Today we had the lunch that we had traveled 6,000 miles to enjoy. Food wasn’t the main reason we ended up in Korea, but it certainly was a consideration. And if ever there was an archetypal culinary experience we sought, it played out in a rather sticky, rickety and worn establishment with a 12-item menu, run by an equally worn yet spritly elderly couple.


First sign that it must be good: A packed house, with half of the seating in the traditional raised platform style where you sit on the floor. An ancient woman was putting on her shoes after her meal, and her presence seemed like an endorsement sufficient to seal the deal.

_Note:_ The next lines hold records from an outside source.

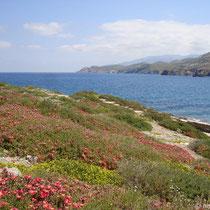 Naxos: Am Tempeltor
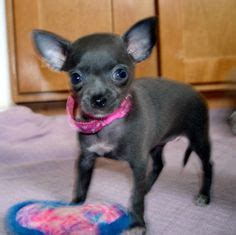 chihuahua puppies for sale mn 1000 images about chihuahuas on teacup chihuahua teacup chihuahua for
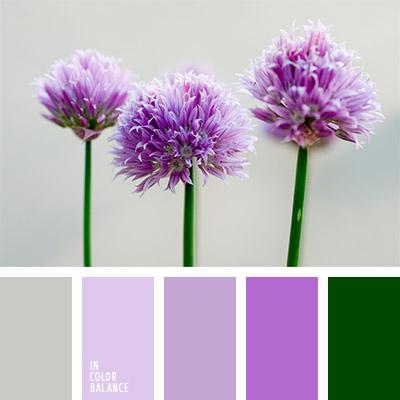 Цветовая палитра №803
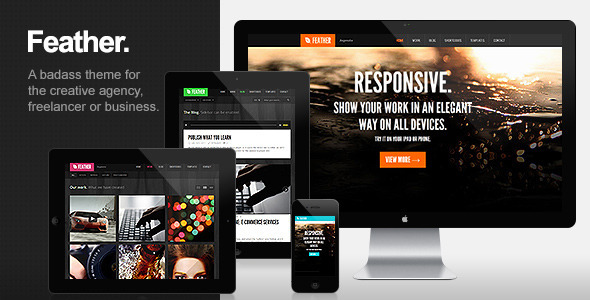 ThemeForest Feather Responsive Portfolio WordPress Theme 2874150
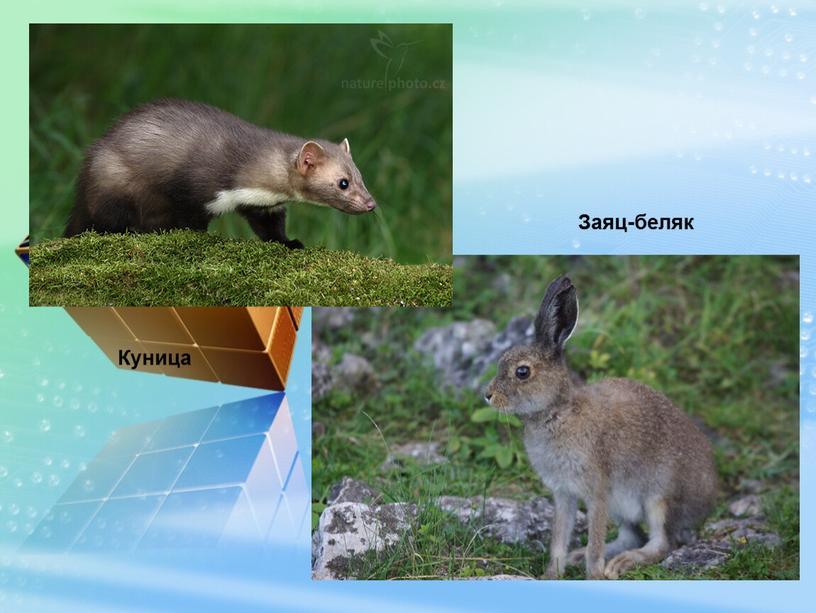Заяц-беляк Куница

We sat in a cramped table against a wall adorned with pictures of grandkids, under a blaring analogue television. Izzy had to lean to one side to avoid an awkwardly positioned, yet fiendishly cheap looking framed print. Then the gastronomy commenced:
5 side dishes, with the usual napa kimchi joined by fish kimchi, and a third variety made of tiny, inch-long dried minnows.

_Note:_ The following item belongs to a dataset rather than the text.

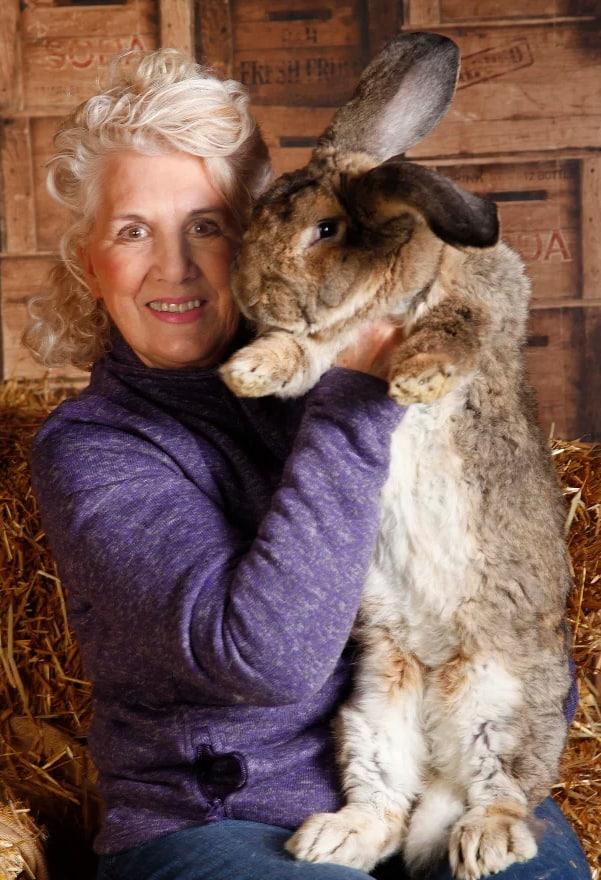 Самого большого кролика в мире украли в Великобритании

The typical Korean table-top barbecue grill arrives, and is quickly hissing with a meaty bowlful of pork belly. While we tend the sizzling pork–trying not to get stung by spitting pork fat–a bowl of bulgogi (marinated, sliced beef) appears, hissing in its heated pot. Bibimbop follows, and the now-brown pork belly is quickly joined by a lovely slab of galbi (Korean short ribs). Galbi is sliced and diced using shears, crispy pork belly is wrapped in lettuce… and sounds of chopsticks and grunts of satisfaction fill the air.



If good food prepared well brings you the flavor of a place, today we tasted Korea.